-- start --

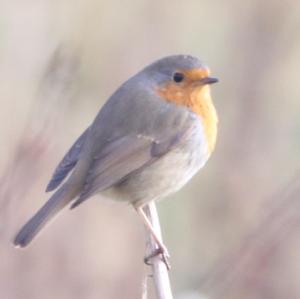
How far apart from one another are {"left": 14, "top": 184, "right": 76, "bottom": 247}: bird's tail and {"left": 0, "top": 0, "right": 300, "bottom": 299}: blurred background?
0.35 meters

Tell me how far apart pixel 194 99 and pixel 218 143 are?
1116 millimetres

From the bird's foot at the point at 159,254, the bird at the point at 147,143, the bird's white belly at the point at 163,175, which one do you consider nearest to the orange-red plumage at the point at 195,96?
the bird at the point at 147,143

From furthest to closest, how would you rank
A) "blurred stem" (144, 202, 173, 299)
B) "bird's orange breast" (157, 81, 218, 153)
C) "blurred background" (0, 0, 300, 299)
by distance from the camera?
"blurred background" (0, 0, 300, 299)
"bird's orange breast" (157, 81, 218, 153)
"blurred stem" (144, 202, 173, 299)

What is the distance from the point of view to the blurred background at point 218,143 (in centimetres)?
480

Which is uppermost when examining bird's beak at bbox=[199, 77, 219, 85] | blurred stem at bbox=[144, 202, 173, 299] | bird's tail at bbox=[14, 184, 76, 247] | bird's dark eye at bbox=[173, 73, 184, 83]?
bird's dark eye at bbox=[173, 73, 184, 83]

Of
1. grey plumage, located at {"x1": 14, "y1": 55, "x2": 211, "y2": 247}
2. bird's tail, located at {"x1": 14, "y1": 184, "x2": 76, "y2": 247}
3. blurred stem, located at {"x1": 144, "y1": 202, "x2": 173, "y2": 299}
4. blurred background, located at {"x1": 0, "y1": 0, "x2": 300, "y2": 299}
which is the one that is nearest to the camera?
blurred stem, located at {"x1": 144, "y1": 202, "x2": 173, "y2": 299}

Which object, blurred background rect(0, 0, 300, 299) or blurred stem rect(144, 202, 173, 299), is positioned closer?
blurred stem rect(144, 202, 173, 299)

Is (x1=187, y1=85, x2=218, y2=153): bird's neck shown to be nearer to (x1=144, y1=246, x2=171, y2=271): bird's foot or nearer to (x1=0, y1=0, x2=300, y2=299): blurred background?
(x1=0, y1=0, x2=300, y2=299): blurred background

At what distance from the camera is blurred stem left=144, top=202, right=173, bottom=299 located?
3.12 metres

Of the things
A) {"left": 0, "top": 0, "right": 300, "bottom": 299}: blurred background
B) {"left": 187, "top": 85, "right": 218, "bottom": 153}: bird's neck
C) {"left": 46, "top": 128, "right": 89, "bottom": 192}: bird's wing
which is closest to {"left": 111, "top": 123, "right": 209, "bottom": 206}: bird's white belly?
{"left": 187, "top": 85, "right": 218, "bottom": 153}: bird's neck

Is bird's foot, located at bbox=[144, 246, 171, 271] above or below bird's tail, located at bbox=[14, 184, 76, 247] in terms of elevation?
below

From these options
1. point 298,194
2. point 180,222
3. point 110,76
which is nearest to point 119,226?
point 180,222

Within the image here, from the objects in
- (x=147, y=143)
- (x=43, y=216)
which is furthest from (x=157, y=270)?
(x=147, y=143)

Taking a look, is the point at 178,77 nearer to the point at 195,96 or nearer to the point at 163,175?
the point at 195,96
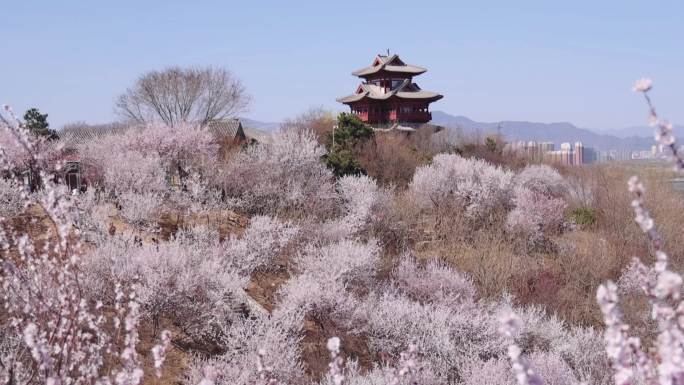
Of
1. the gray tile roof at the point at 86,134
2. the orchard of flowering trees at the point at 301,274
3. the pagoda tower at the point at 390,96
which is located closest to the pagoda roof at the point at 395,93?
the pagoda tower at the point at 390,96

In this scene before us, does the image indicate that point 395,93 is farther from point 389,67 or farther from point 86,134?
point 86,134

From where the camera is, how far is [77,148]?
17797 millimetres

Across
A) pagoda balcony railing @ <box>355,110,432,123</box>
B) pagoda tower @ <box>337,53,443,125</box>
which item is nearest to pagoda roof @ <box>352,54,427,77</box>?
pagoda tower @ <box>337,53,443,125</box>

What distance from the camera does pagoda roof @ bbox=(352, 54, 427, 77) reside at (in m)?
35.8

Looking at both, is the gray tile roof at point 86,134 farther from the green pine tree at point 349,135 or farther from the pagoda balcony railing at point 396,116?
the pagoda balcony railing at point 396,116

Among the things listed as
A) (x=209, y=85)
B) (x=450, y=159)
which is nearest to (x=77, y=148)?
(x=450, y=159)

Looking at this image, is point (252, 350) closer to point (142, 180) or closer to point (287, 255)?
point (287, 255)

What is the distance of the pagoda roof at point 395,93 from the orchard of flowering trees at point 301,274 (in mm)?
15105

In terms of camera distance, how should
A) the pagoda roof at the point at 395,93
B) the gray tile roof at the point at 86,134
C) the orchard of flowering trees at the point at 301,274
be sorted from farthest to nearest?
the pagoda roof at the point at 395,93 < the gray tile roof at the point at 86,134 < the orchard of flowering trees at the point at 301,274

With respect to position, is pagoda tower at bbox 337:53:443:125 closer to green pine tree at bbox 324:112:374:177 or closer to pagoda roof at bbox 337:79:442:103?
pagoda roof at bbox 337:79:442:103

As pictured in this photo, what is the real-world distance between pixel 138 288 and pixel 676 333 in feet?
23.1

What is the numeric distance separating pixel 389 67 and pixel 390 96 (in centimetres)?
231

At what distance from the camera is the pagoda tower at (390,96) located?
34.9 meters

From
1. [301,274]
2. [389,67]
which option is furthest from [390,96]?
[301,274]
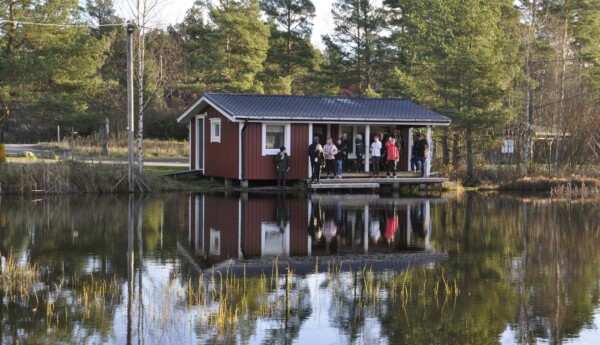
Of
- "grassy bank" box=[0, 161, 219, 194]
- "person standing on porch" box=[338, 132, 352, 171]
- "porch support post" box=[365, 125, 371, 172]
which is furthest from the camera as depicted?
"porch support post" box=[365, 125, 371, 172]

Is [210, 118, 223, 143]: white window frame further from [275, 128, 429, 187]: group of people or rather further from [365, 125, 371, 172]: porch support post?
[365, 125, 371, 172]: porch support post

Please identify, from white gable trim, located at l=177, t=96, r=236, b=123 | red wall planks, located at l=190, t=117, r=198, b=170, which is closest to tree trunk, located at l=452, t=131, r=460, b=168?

-- end --

▸ WHAT YOU NEED TO DO
Rewrite the lines above, starting at the line containing "Is [210, 118, 223, 143]: white" and ending at the last line, with "group of people" changed to "crowd of people" and nothing else altered.

▸ FULL SOLUTION
Is [210, 118, 223, 143]: white window frame further from [275, 128, 429, 187]: crowd of people or rather further from [365, 125, 371, 172]: porch support post?
[365, 125, 371, 172]: porch support post

Please identify, from white gable trim, located at l=177, t=96, r=236, b=123 | red wall planks, located at l=190, t=117, r=198, b=170, which is closest to tree trunk, located at l=452, t=131, r=460, b=168?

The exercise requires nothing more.